Seasoned Brown Rice Recipe
- 1-1/3 cups water
- 2/3 cup long grain brown rice
- 1 tablespoon reduced-sodium soy sauce
- 1/2 teaspoon dried basil
- 1/4 to 1/2 teaspoon ground ginger
- 1/8 teaspoon cayenne pepper
- 1. In a small saucepan, bring water and rice to a boil. Reduce heat; cover and simmer for 35-45 minutes or until water is absorbed and rice is tender. Stir in the remaining ingredients. Yield: 4 servings.
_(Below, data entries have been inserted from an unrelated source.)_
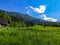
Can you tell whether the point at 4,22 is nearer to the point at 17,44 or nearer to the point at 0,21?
the point at 0,21

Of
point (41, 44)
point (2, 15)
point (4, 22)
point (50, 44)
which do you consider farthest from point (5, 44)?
point (2, 15)

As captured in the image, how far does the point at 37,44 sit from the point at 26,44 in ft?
3.11

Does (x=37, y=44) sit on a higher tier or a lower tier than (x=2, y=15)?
lower

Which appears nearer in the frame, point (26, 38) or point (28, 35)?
point (26, 38)

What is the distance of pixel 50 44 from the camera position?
18203 mm

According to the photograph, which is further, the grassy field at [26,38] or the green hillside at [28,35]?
the green hillside at [28,35]

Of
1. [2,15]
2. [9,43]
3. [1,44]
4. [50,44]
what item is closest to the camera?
[1,44]

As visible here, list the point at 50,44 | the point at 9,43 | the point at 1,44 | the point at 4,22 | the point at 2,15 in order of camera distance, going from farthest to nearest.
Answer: the point at 2,15, the point at 4,22, the point at 50,44, the point at 9,43, the point at 1,44

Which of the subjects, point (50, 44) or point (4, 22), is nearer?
point (50, 44)

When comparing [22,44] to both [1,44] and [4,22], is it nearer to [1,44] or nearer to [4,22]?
[1,44]

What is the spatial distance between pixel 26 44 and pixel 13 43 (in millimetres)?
Result: 1113

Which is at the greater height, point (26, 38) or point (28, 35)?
point (28, 35)

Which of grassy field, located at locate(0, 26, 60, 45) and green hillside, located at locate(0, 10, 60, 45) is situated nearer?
grassy field, located at locate(0, 26, 60, 45)

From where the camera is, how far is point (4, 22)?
67.4m
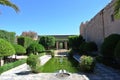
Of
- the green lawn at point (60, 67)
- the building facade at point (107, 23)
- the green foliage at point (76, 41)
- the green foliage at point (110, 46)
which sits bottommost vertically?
the green lawn at point (60, 67)

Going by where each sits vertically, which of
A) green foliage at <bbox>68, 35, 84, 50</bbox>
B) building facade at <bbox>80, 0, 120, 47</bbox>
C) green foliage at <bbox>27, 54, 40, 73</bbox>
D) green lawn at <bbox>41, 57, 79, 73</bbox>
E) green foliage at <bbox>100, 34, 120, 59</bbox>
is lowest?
green lawn at <bbox>41, 57, 79, 73</bbox>

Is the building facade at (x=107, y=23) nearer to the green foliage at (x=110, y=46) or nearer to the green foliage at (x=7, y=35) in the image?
the green foliage at (x=110, y=46)

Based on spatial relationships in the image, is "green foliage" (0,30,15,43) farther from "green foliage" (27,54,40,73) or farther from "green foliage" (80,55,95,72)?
"green foliage" (80,55,95,72)

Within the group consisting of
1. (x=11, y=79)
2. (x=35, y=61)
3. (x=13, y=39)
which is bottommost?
(x=11, y=79)

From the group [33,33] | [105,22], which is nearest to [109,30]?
[105,22]

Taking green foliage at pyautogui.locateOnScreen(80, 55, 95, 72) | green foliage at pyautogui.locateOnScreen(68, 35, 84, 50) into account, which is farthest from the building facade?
green foliage at pyautogui.locateOnScreen(68, 35, 84, 50)

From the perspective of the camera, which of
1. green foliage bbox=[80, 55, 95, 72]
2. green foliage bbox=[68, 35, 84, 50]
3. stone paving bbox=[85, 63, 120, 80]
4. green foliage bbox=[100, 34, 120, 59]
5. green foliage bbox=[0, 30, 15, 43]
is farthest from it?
green foliage bbox=[68, 35, 84, 50]

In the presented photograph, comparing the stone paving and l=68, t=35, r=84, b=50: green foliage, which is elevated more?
l=68, t=35, r=84, b=50: green foliage

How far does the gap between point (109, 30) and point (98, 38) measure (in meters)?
5.51

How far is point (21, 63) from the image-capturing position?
61.1 ft

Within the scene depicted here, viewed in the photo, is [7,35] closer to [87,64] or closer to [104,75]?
[87,64]

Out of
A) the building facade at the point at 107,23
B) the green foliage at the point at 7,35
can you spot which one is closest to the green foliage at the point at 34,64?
the building facade at the point at 107,23

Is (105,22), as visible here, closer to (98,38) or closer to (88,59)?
(98,38)

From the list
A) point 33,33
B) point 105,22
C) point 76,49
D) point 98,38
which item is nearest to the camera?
point 105,22
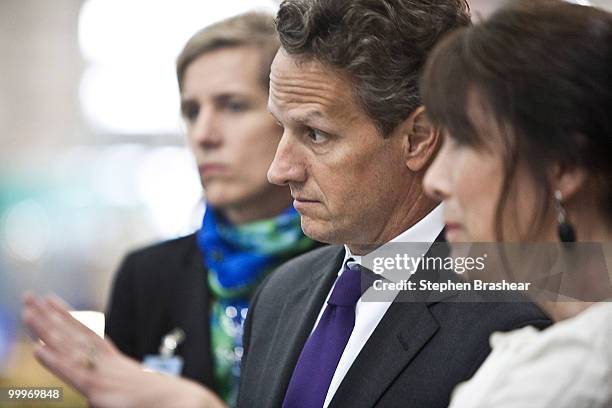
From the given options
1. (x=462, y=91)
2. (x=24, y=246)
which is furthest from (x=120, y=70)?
(x=462, y=91)

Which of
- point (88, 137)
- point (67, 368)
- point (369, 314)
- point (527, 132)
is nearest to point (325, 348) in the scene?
point (369, 314)

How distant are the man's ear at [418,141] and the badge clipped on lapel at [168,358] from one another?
1.58 meters

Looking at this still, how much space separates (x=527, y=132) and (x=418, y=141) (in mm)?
563

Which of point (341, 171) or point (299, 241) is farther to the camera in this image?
point (299, 241)

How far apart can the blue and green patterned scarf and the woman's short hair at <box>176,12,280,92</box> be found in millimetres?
510

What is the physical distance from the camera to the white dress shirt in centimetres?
200

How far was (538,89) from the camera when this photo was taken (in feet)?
4.89

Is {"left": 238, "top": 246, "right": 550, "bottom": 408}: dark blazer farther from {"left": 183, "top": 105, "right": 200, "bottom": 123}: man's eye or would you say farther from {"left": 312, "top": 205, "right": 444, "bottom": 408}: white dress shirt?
{"left": 183, "top": 105, "right": 200, "bottom": 123}: man's eye

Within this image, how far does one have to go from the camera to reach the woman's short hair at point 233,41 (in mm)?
3436

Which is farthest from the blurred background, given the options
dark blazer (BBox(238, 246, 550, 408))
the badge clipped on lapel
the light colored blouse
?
the light colored blouse

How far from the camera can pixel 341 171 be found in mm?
2033

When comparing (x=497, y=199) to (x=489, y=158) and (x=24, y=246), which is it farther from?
(x=24, y=246)

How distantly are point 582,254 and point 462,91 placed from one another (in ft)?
1.08

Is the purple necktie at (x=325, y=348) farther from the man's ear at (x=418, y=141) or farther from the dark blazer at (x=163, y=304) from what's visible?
the dark blazer at (x=163, y=304)
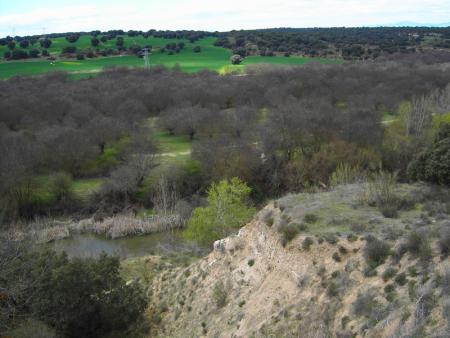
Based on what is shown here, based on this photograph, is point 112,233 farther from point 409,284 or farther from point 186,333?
point 409,284

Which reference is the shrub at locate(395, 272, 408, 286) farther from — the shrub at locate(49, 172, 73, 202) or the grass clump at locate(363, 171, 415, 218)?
the shrub at locate(49, 172, 73, 202)

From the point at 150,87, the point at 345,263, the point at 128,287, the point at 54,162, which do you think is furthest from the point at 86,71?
the point at 345,263

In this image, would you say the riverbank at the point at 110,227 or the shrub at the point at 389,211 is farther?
the riverbank at the point at 110,227

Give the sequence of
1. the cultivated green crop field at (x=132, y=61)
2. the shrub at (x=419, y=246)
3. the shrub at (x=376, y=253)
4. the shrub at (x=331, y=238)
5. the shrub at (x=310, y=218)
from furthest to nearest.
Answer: the cultivated green crop field at (x=132, y=61) → the shrub at (x=310, y=218) → the shrub at (x=331, y=238) → the shrub at (x=376, y=253) → the shrub at (x=419, y=246)

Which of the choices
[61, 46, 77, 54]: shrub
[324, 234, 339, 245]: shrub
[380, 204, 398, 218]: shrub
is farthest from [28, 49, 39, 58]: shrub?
[324, 234, 339, 245]: shrub

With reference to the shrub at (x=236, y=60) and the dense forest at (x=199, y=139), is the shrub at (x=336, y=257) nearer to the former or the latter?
the dense forest at (x=199, y=139)

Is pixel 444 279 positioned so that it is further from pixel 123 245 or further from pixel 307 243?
pixel 123 245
1/2 cup: 118 calories, 1g fat (0 saturated fat), 0 cholesterol, 157mg sodium, 24g carbohydrate (0 sugars, 2g fiber), 3g protein. Diabetic Exchanges: 1-1/2 starch.
Reviews for Seasoned Brown Rice
"Will definitely cook again! It was flavorful and not too spicy for someone who likes pepper. Was a good accompaniment for the Asian Salmon recipe in Light & tasty..."
"Nothing special, quite spicy. Not a keeper recipe."
"This recipe was too spicy hot for us. I should have skipped the cayenne pepper and the ginger was overpowering though I used the lesser amount. I afraid this one won't be a repeat."
"This is very good, goes well with the Beef Vegetable Stir-Fry. Husband couldn't rave enough."
"It doesn't get easier than this! Plus, it's quite tasty. I recommend it for an easy side dish."